RECORDS TO PROCESS -
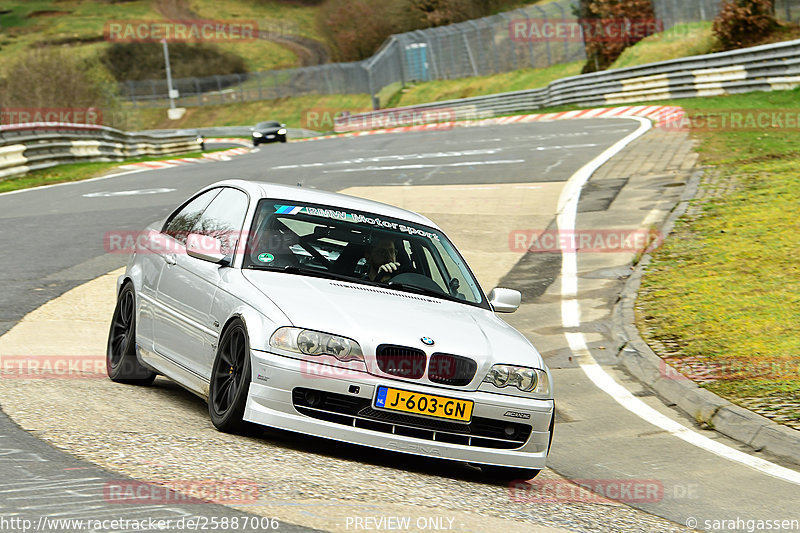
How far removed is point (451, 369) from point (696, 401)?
301cm

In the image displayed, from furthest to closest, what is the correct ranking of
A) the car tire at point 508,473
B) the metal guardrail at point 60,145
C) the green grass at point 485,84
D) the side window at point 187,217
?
the green grass at point 485,84 < the metal guardrail at point 60,145 < the side window at point 187,217 < the car tire at point 508,473

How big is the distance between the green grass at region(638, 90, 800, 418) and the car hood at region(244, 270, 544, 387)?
2622 millimetres

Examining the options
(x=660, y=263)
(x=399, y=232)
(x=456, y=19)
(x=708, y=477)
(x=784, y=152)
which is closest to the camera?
(x=708, y=477)

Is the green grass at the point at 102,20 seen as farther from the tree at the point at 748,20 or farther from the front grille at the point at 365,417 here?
the front grille at the point at 365,417

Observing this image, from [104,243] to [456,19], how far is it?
76865 mm

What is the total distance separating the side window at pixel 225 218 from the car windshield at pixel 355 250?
0.52ft

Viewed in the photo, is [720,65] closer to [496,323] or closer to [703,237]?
[703,237]

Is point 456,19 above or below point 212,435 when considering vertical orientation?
above

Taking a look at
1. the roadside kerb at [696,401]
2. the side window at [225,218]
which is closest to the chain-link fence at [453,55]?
the roadside kerb at [696,401]

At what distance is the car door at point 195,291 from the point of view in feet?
22.5

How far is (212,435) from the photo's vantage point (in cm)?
615

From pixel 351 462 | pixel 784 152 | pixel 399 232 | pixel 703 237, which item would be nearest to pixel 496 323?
pixel 399 232

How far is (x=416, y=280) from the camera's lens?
24.0 feet

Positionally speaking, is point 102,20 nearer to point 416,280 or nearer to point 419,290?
point 416,280
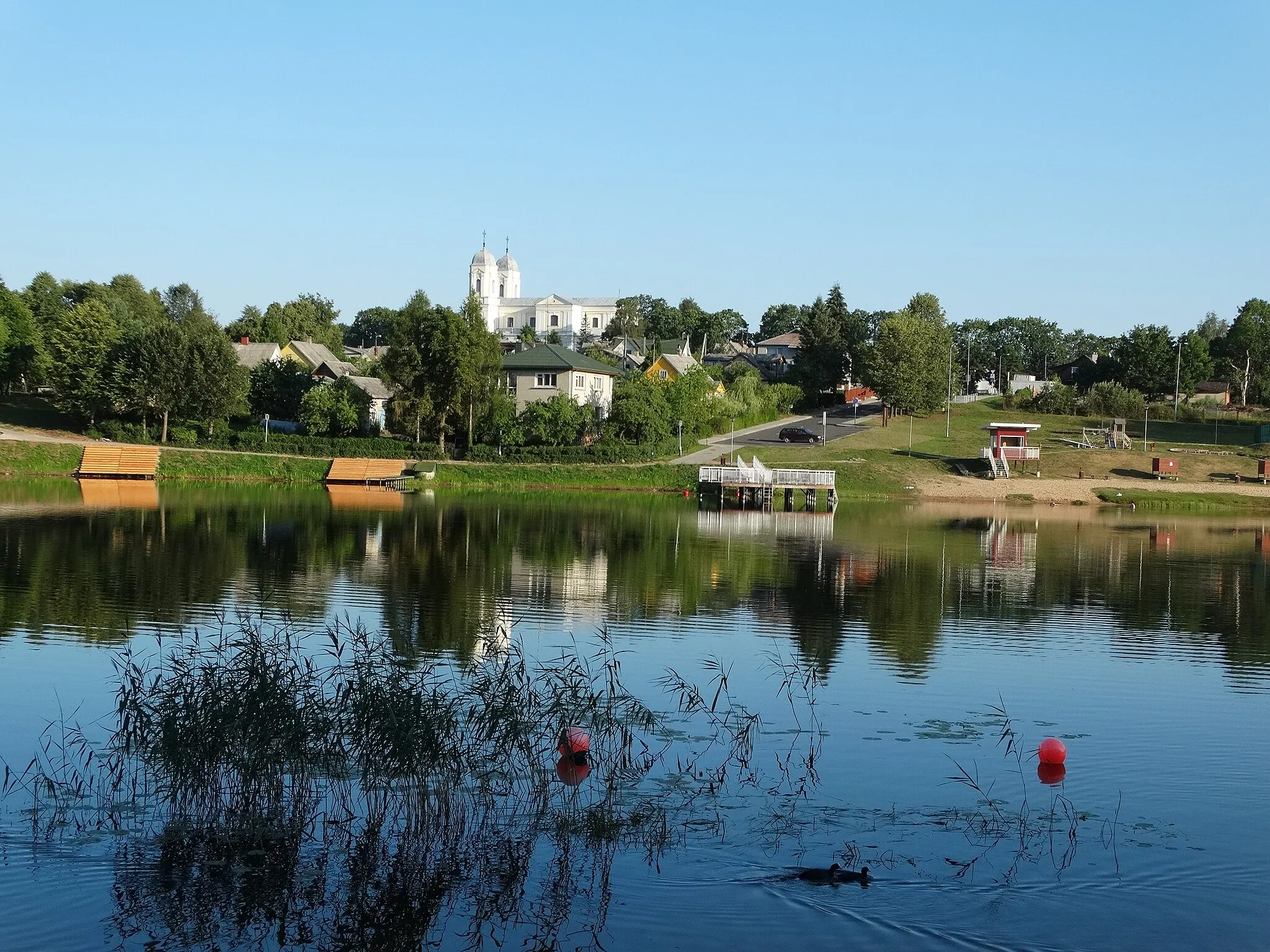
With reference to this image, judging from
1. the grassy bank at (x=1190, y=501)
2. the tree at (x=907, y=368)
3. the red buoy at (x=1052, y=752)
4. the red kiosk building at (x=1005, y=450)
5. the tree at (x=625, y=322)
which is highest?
the tree at (x=625, y=322)

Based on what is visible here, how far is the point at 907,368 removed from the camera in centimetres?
9975

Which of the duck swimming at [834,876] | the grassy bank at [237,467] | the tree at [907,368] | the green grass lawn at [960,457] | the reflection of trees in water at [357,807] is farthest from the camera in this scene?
the tree at [907,368]

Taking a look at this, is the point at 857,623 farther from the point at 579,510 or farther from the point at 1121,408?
the point at 1121,408

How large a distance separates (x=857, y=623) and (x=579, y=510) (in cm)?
3118

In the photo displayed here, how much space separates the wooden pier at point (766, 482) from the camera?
68438 mm

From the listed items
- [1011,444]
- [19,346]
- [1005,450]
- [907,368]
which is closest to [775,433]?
[907,368]

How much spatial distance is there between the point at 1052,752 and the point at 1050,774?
0.38 m

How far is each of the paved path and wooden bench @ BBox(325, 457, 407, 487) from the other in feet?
60.6

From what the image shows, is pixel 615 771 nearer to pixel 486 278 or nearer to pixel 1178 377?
pixel 1178 377

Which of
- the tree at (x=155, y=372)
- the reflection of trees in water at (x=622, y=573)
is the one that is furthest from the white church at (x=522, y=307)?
the reflection of trees in water at (x=622, y=573)

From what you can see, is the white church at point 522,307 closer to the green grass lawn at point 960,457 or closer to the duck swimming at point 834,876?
the green grass lawn at point 960,457

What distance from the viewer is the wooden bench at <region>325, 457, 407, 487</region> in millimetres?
71500

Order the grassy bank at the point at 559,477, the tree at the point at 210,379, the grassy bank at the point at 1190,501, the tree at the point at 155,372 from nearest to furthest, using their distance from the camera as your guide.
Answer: the grassy bank at the point at 1190,501 < the grassy bank at the point at 559,477 < the tree at the point at 155,372 < the tree at the point at 210,379

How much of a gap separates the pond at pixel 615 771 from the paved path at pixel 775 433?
49.1 metres
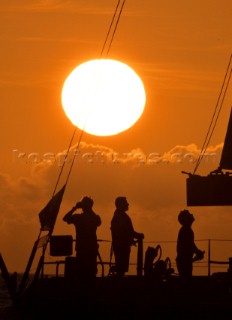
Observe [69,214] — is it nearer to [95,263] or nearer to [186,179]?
[95,263]

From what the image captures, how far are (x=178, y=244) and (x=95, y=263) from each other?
204 centimetres

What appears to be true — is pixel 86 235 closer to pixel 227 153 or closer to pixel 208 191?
pixel 208 191

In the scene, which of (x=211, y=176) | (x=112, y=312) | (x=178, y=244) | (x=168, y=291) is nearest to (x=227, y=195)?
(x=211, y=176)

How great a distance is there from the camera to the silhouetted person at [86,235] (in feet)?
64.3

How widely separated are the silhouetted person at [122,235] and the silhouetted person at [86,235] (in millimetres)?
559

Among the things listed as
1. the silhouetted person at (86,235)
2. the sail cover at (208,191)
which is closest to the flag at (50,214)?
the silhouetted person at (86,235)

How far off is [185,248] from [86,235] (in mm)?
2329

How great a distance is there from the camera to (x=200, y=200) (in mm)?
22000

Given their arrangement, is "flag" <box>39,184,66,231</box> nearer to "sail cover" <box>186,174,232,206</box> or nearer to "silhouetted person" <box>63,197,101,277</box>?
"silhouetted person" <box>63,197,101,277</box>

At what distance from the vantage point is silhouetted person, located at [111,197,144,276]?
20.0m

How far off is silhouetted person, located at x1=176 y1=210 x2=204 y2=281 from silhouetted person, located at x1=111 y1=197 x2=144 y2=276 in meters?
0.97

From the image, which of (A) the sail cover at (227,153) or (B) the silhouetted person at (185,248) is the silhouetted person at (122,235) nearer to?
(B) the silhouetted person at (185,248)

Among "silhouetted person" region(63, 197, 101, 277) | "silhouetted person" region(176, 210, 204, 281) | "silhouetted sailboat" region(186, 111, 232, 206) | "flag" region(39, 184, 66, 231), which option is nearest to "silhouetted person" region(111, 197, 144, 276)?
"silhouetted person" region(63, 197, 101, 277)

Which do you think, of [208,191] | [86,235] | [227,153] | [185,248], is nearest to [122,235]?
[86,235]
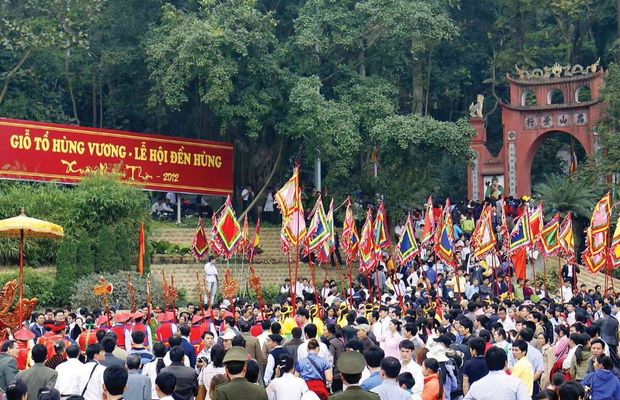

TASK DIRECTIONS - Find every line in the records above that contains the word "feet" and copy each one. Matching is case-sensitive.

EXERCISE RESPONSE -
At what distance is the car door at point 195,291 from the point of view in feet?
24.0 feet
How far is each of the paved path and wooden bench @ BBox(325, 457, 407, 487) from the other in feet?
How great a distance is there from the camera to the silhouetted person at [86,235] (in feet)?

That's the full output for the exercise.